Help Center/ ModelArts/ API Reference/ Training Management/ Terminating a Training Job
Updated on 2024-06-20 GMT+08:00

Terminating a Training Job

Function

This API is used to terminate a training job. Only jobs in the creating, awaiting, or running state can be terminated.

Debugging

You can debug this API through automatic authentication in API Explorer or use the SDK sample code generated by API Explorer.

URI

POST /v2/{project_id}/training-jobs/{training_job_id}/actions

Table 1 Path Parameters

Parameter

Mandatory

Type

Description

project_id

Yes

String

Project ID. For details, see Obtaining a Project ID and Name.

training_job_id

Yes

String

ID of a training job.

Request Parameters

Table 2 Request body parameters

Parameter

Mandatory

Type

Description

action_type

Yes

String

Operation request for a training job. If this parameter is set to terminate, the training job is terminated.

Response Parameters

Status code: 202

Table 3 Response body parameters

Parameter

Type

Description

kind

String

Training job type, which is job by default. Options:

  • job: training job

metadata

JobMetadata object

Metadata of a training job.

status

Status object

Status of a training job. You do not need to set this parameter when creating a job.

algorithm

JobAlgorithmResponse object

Algorithm used by a training job. The options are as follows:

  • id: Only the algorithm ID is used.

  • subscription_id+item_version_id: The subscription ID and version ID of the algorithm are used.

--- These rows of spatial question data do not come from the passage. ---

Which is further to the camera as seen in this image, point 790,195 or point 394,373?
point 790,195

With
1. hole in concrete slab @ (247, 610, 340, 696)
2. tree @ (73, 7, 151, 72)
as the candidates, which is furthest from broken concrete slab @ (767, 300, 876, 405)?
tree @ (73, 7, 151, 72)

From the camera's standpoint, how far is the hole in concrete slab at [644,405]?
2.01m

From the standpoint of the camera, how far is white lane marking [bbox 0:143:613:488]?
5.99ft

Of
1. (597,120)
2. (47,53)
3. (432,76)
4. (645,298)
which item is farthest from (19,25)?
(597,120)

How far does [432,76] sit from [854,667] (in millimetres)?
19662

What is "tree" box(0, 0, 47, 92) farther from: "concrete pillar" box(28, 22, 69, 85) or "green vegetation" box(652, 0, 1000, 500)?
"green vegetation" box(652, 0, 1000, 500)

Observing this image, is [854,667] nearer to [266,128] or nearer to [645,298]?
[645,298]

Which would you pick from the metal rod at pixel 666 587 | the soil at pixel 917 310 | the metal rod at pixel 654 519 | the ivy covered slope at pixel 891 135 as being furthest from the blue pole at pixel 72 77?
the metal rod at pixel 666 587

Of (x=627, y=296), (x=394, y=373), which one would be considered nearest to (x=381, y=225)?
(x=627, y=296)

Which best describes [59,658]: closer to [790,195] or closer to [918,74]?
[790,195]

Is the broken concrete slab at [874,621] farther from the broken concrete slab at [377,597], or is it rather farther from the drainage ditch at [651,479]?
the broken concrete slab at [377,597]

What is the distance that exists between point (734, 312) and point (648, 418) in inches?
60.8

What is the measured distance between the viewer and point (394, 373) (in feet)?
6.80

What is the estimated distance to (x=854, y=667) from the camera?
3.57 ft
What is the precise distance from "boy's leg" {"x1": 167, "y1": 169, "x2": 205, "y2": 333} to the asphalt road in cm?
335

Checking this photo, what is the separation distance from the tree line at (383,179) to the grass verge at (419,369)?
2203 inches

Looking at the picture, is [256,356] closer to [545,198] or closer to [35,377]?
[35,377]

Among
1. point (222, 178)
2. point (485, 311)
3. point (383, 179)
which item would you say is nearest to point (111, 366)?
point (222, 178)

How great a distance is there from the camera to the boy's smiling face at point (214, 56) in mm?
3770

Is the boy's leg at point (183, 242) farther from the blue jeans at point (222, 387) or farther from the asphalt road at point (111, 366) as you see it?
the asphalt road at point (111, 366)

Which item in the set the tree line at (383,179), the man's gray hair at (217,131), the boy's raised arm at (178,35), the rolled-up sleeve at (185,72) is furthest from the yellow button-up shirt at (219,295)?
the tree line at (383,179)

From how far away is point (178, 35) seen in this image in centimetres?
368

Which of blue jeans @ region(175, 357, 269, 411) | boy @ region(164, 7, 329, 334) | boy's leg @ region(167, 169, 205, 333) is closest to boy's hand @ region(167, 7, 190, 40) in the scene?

  • code_dir+boot_file: The code directory and boot file of the training job are used.

tasks

Array of TaskResponse objects

List of tasks in heterogeneous training jobs.

spec

spec object

Specifications of a training job.

Table 4 JobMetadata

Parameter

Type

Description

id

String

Training job ID, which is generated and returned by ModelArts after the training job is created.

name

String

Name of a training job. The value must contain 1 to 64 characters consisting of only digits, letters, underscores (_), and hyphens (-).

workspace_id

String

Workspace where a job is located. The default value is 0.

description

String

Training job description. The value must contain 0 to 256 characters. The default value is NULL.

create_time

Long

Time when a training job was created, in milliseconds. The value is generated and returned by ModelArts after a training job is created.

user_name

String

Username for creating a training job. The username is generated and returned by ModelArts after a training job is created.

annotations

Map<String,String>

Advanced configuration of a training job. Options:

  • job_template: Template RL (heterogeneous job)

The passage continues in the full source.